Advice

Racism – how to deal with it

You are more than what people perceive you to be : Speak Up. Source : Markus Spiske (via Unsplash)

By Esther Loi

Growing up in an environment where I was part of the racial majority, I was oblivious to how pervasive racism was in our society until I moved to the United Kingdom for university. I was slapped in the face with first-hand experiences of racial prejudice that made me realise how being an ethnic minority actually reduced me to someone small and insignificant.

As an Asian, I have lost count of the number of times someone has approached me on the streets to shout Chinese greetings at me and laugh hysterically, or to automatically assume that I am from China due to my skin colour. I am tired of stereotypes of Asians only originating from China, as though Asia is a region with only one country – China.

While I get offended by overtly and outrageously racist statements, what perturbs me the most is the unintentional racism weaved into daily conversations, better known as microaggression, simply because these stereotypes have been confused with reality.

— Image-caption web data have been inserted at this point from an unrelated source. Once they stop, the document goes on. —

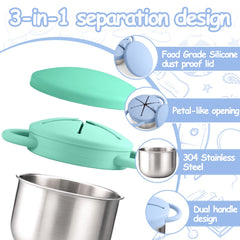Mity Rain dual handles support toddler independence during snacks.
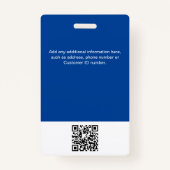 Badge Photo personnalisée de l'employé, code QR, logo, i (Dos)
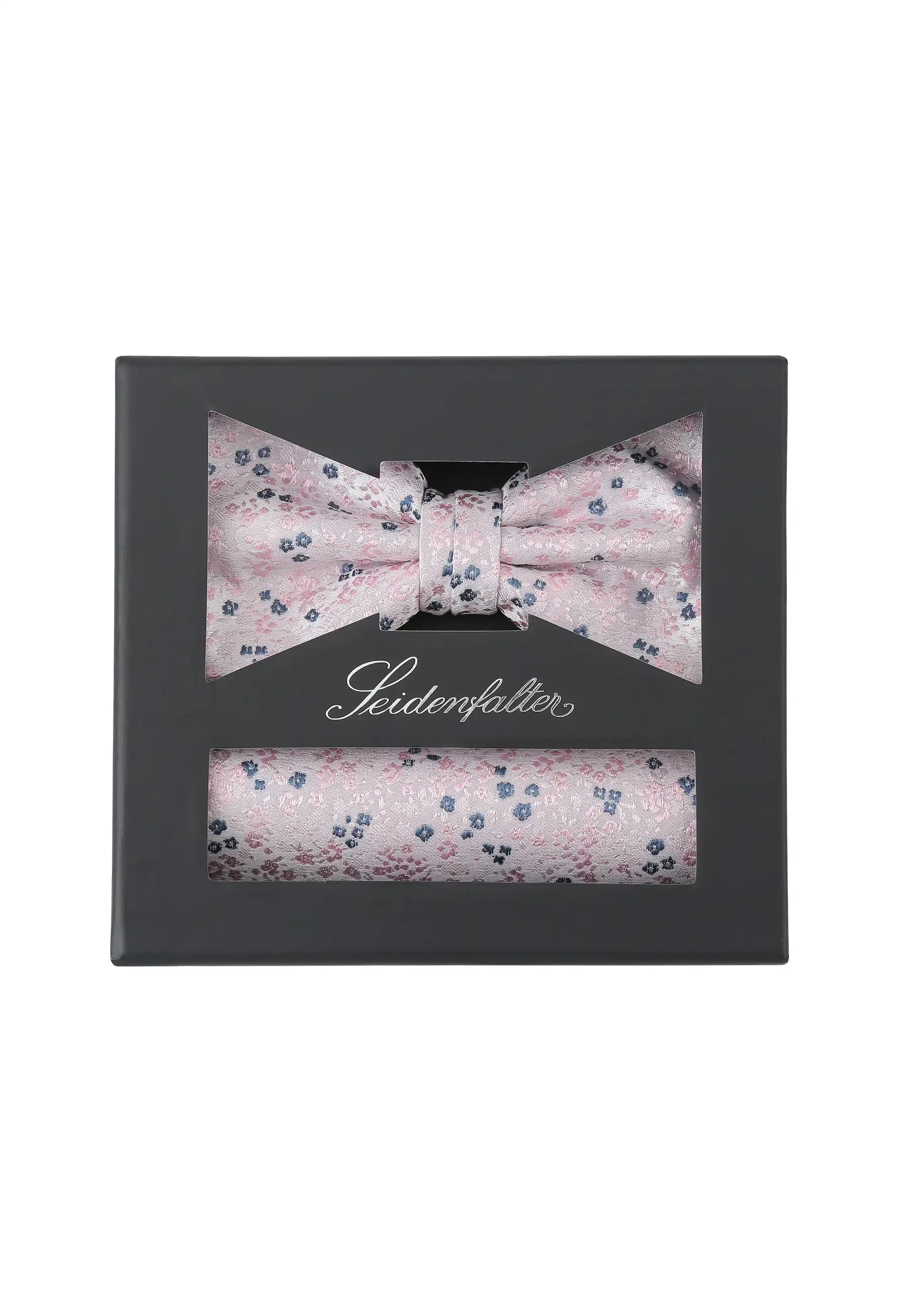 (Rosa) Seidenfalter Fliege-Einstecktuch Set in Geschenkbox, florales Muster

There was once when I was in class and my tutor brought up an example of the Chinese government’s economic policies, looked at me, referred to me as a Chinese student and asked me to elaborate on “my president’s actions”.

I understand that she genuinely did not know that I was Singaporean, that my first language is not Chinese, and that I was a complete stranger to Chinese politics just like her. Nonetheless, I felt wronged, like my identity was set by a racial stereotype.

Is racism so inherently embedded in our society that rude behaviour is not only excused, but normalised?

For anyone experiencing racism, the most logical thing to do is to dispel these assumptions, and to allow other people to understand that their actions were wrong. Racist comments might sometimes stem from ignorance, and this is the best timing to rectify the perpetrator’s mistakes.

Always stay calm and begin by politely informing the perpetrator of your discomfort. Clarify their intent behind their words, as they might not have understood the true implications of their statements.

In some situations, especially if the perpetrator is not receptive to learning from their mistakes or is aggressive, it is better to ignore your intuitive feelings of anger, and not waste your efforts preaching to them.

While directly speaking up and defending yourself is the best course of action, it may not be ideal if you are not calm enough to have a productive conversation or if you are in an unsafe environment in public.

Individual incidents of racism actually amount to a larger societal issue that many people, besides yourself, experience in different forms and degrees. It is important to raise awareness for racism because of how insidiously prevalent this social phenomenon is. You can do this by sharing your personal encounters with racism online to generate some open conversations and to enlighten others on certain micro-aggressive misconceptions. Find someone, a community group or an organisation that is willing to help if racism takes on a serious persistent form of racial bullying.

Speaking from personal experience, I usually do not feel comfortable enough to verbalise my responses to racist remarks. It is honestly quite a frightening experience being on the receiving end of racism, and I often choose to walk away and not retaliate in order to stay safe. Instead, I would confide in someone I trust about the incident to gain some form of emotional support.

Ultimately, when you are dealing with racism, it is very important to remember that you are never the one at fault and you should not feel wronged for someone else’s insensitive comments.